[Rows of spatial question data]
==*==

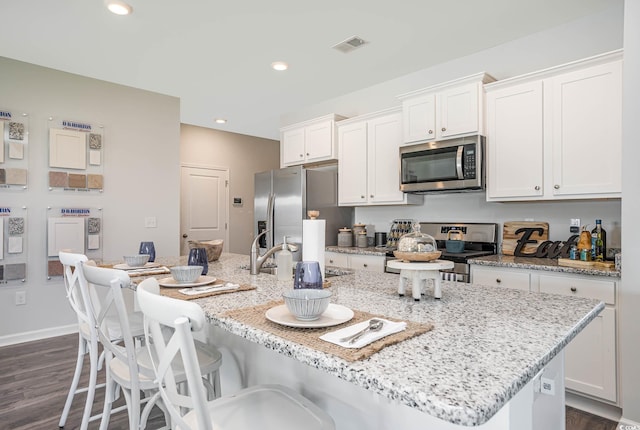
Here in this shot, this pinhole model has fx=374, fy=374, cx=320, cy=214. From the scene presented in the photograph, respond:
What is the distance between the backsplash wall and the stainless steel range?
2.4 inches

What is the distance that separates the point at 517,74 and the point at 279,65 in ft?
6.79

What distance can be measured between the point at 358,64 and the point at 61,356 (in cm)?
359

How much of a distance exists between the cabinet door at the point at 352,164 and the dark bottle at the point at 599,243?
1.99 meters

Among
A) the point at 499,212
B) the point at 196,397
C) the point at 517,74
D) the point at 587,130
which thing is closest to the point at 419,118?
the point at 517,74

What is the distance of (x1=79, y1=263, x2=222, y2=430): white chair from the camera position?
125cm

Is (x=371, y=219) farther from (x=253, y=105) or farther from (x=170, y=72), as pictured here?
(x=170, y=72)

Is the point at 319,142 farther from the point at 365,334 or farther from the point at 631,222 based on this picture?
the point at 365,334

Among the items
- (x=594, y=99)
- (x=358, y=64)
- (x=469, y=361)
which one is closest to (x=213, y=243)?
(x=469, y=361)

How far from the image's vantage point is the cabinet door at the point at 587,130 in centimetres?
232

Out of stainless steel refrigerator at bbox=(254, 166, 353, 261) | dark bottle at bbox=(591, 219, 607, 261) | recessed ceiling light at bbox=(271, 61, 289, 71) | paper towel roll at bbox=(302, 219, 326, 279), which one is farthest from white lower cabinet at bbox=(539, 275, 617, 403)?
recessed ceiling light at bbox=(271, 61, 289, 71)

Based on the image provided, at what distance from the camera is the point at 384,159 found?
3730 mm

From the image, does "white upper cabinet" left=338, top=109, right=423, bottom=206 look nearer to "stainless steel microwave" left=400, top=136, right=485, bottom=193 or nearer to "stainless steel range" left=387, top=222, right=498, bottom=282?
"stainless steel microwave" left=400, top=136, right=485, bottom=193

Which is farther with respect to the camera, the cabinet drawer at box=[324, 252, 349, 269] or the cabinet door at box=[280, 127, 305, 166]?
the cabinet door at box=[280, 127, 305, 166]

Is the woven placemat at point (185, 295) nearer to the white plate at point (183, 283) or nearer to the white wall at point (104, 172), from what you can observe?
the white plate at point (183, 283)
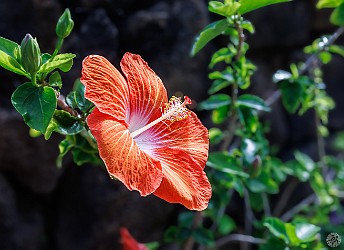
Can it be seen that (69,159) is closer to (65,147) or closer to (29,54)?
(65,147)

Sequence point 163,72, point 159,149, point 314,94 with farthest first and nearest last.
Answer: point 163,72 → point 314,94 → point 159,149

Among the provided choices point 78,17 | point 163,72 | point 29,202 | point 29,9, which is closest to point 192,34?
point 163,72

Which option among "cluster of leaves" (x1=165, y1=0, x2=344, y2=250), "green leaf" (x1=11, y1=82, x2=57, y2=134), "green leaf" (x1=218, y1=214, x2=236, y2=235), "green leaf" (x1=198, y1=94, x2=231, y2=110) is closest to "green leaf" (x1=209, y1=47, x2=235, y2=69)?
"cluster of leaves" (x1=165, y1=0, x2=344, y2=250)

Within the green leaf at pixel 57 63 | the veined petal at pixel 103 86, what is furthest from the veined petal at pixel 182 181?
the green leaf at pixel 57 63

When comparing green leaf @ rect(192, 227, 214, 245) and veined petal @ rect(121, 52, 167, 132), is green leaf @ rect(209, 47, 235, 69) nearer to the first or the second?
veined petal @ rect(121, 52, 167, 132)

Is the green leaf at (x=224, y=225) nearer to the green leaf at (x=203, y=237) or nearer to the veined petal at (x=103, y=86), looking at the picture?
the green leaf at (x=203, y=237)

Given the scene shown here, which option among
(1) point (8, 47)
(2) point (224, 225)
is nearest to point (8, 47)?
(1) point (8, 47)

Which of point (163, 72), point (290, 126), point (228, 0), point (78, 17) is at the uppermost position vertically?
point (228, 0)

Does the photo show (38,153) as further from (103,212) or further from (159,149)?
(159,149)
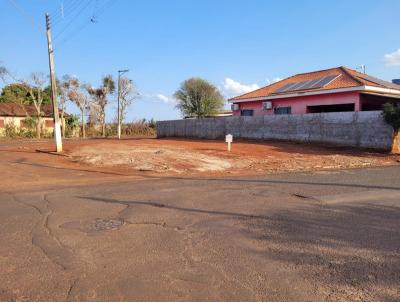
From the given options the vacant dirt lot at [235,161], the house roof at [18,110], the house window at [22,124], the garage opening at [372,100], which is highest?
the house roof at [18,110]

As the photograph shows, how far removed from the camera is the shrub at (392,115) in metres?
19.9

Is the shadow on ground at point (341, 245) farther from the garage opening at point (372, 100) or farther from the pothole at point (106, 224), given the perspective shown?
the garage opening at point (372, 100)

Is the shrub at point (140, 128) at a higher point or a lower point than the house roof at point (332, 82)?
lower

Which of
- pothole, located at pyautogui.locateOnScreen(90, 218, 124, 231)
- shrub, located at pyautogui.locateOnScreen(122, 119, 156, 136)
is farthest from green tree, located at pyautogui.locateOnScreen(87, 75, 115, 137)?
pothole, located at pyautogui.locateOnScreen(90, 218, 124, 231)

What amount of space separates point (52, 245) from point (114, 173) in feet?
29.1

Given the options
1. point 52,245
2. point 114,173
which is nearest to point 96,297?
point 52,245

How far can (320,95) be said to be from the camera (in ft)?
97.3

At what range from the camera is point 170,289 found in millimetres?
4012

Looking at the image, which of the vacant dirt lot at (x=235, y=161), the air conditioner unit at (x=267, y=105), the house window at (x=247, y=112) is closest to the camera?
the vacant dirt lot at (x=235, y=161)

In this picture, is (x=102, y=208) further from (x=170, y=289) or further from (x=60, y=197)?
(x=170, y=289)

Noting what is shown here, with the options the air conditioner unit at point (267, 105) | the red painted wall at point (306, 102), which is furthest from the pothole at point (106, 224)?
the air conditioner unit at point (267, 105)

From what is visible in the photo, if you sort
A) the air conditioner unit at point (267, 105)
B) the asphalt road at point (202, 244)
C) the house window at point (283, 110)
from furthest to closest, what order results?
1. the air conditioner unit at point (267, 105)
2. the house window at point (283, 110)
3. the asphalt road at point (202, 244)

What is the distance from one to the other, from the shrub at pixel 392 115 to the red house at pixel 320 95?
6.36 metres

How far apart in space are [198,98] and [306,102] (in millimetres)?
34106
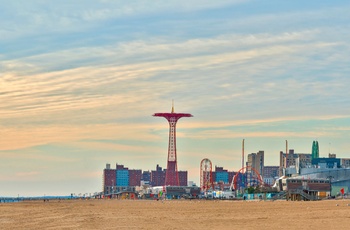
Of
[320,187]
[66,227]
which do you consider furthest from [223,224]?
[320,187]

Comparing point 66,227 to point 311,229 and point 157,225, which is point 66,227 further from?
point 311,229

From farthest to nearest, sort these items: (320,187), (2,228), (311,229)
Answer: (320,187) → (2,228) → (311,229)

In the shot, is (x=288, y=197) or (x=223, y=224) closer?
(x=223, y=224)

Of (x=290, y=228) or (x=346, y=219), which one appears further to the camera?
(x=346, y=219)

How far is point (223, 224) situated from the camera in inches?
1684

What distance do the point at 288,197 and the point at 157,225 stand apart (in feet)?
280

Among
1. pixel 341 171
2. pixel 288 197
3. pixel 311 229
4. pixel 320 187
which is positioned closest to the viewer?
pixel 311 229

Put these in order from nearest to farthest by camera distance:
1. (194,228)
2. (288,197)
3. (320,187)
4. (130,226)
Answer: (194,228), (130,226), (288,197), (320,187)

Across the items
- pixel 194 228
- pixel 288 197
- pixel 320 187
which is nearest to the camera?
pixel 194 228

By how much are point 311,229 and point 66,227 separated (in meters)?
15.7

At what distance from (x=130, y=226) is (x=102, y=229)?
2.24 m

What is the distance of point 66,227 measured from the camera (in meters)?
44.0

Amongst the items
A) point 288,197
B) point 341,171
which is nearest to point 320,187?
point 341,171

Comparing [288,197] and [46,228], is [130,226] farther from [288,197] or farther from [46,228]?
[288,197]
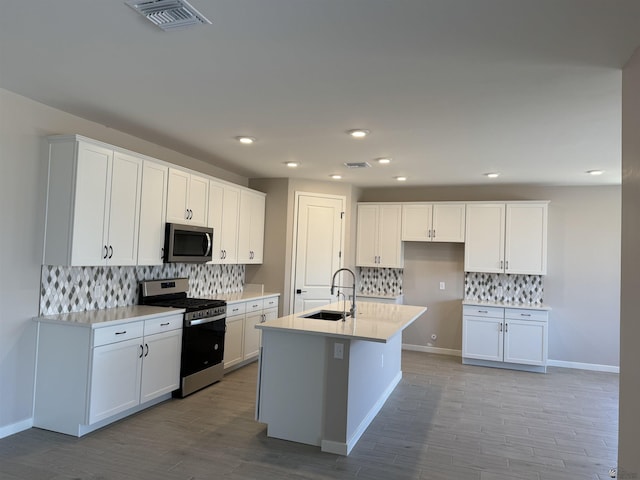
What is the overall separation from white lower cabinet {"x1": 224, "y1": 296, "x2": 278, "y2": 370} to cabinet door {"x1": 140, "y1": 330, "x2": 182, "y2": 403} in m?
0.86

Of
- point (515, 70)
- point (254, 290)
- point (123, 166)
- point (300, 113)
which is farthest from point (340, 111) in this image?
point (254, 290)

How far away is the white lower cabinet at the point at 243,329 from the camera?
5.14 meters

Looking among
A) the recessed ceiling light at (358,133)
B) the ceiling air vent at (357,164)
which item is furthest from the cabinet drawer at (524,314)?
the recessed ceiling light at (358,133)

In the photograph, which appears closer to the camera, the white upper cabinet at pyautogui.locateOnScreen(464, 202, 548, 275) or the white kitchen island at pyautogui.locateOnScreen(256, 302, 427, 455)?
the white kitchen island at pyautogui.locateOnScreen(256, 302, 427, 455)

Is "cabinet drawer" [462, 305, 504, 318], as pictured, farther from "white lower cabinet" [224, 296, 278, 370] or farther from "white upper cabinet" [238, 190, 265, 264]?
"white upper cabinet" [238, 190, 265, 264]

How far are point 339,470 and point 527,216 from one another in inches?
181

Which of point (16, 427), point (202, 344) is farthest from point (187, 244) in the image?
point (16, 427)

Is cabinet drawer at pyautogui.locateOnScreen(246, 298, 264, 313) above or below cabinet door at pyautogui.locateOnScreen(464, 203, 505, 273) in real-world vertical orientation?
below

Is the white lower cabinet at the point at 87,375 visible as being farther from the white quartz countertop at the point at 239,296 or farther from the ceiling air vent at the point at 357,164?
the ceiling air vent at the point at 357,164

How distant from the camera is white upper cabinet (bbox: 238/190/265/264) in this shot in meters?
5.90

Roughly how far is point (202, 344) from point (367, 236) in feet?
11.1

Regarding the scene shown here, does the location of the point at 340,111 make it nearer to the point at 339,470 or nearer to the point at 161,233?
the point at 161,233

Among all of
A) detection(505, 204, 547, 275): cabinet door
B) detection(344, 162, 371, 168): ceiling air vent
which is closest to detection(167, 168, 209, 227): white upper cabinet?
detection(344, 162, 371, 168): ceiling air vent

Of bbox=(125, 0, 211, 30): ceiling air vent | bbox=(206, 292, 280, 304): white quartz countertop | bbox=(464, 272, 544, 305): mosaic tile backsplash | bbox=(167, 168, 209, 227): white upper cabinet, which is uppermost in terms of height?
bbox=(125, 0, 211, 30): ceiling air vent
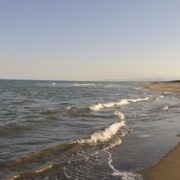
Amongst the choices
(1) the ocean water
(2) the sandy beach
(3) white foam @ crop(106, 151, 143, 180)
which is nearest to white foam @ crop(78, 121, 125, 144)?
A: (1) the ocean water

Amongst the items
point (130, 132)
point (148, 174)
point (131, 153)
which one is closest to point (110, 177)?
point (148, 174)

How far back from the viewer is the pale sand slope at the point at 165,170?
Answer: 761cm

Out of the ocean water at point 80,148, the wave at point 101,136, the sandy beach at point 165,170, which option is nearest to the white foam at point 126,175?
the ocean water at point 80,148

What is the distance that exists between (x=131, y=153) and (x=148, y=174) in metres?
2.00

==*==

## GIVEN TASK
Repeat the lines of the listing above word for word, starting at the line that contains "From what is" and ending at the line that contains "1. the air conditioner".

## SOLUTION TO THIS PROBLEM
From what is visible in the photo, if you sort
A) the air conditioner unit at point (267, 105)
B) the asphalt road at point (202, 244)
C) the house window at point (283, 110)
from furthest to closest, what order results?
1. the air conditioner unit at point (267, 105)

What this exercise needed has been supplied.